Work required: Look for "Can you see" in the listing below, then copy exactly the line it appears in and all lines after it to the end, and nothing more.

Spatial relation data:
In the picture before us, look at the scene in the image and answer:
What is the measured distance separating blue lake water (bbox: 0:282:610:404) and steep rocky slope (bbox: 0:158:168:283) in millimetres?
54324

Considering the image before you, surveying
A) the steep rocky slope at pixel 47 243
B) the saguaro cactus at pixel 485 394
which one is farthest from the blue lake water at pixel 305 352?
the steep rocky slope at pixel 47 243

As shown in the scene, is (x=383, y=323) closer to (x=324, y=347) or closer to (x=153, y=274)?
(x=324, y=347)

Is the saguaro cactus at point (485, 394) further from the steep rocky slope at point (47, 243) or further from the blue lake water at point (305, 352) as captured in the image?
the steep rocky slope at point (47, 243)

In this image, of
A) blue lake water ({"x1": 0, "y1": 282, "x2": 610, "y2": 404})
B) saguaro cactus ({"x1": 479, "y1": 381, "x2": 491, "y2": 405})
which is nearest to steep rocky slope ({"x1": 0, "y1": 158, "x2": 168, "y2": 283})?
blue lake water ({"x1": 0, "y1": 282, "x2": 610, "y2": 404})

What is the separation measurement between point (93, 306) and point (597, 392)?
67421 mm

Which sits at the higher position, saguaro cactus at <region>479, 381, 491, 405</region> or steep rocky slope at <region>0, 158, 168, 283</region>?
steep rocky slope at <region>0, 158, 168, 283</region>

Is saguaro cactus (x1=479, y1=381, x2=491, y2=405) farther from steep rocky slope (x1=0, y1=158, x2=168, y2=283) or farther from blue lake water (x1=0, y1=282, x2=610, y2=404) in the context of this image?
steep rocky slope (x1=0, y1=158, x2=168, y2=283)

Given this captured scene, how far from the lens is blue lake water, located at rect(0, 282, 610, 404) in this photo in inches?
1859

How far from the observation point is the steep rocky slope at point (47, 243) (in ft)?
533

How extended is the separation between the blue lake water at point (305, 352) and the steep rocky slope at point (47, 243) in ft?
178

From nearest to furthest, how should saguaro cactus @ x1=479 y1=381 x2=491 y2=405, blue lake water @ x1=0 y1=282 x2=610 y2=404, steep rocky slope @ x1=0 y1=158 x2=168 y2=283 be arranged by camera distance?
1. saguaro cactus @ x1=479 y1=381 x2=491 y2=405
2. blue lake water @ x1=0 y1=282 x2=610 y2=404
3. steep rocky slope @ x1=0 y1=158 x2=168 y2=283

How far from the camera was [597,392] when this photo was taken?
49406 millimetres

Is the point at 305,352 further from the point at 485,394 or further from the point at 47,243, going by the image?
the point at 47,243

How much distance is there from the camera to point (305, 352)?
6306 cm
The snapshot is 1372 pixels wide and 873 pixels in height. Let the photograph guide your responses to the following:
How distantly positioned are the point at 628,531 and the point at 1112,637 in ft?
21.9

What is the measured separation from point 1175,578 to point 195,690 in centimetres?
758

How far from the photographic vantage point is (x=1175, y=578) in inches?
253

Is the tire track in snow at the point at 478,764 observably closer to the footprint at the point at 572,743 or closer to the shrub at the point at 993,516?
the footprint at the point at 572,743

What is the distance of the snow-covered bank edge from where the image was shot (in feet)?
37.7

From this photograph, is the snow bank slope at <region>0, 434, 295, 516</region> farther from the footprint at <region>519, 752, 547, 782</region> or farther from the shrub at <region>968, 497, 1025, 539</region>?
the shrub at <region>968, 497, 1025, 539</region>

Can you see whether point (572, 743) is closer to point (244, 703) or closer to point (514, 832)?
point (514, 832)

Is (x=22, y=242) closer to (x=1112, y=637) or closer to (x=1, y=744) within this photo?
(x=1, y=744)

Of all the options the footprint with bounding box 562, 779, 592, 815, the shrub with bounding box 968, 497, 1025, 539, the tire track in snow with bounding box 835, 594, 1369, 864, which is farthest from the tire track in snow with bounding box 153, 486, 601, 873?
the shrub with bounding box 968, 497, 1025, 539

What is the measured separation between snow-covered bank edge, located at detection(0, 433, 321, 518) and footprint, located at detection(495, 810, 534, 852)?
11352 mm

Written solution:
Can you see whether point (572, 743) is closer to point (244, 703) or closer to point (514, 832)?
point (514, 832)

Is (x=22, y=242) closer to (x=1112, y=637) or closer to (x=1, y=744) within this photo?
(x=1, y=744)

Of all the options the footprint with bounding box 562, 779, 592, 815, the shrub with bounding box 968, 497, 1025, 539, the tire track in snow with bounding box 835, 594, 1369, 864, which is farthest from the tire track in snow with bounding box 153, 486, 601, 873?
the shrub with bounding box 968, 497, 1025, 539

What is the measured separation between snow-covered bank edge, located at detection(0, 433, 321, 518) and footprint, located at detection(495, 810, 534, 852)?
11352 mm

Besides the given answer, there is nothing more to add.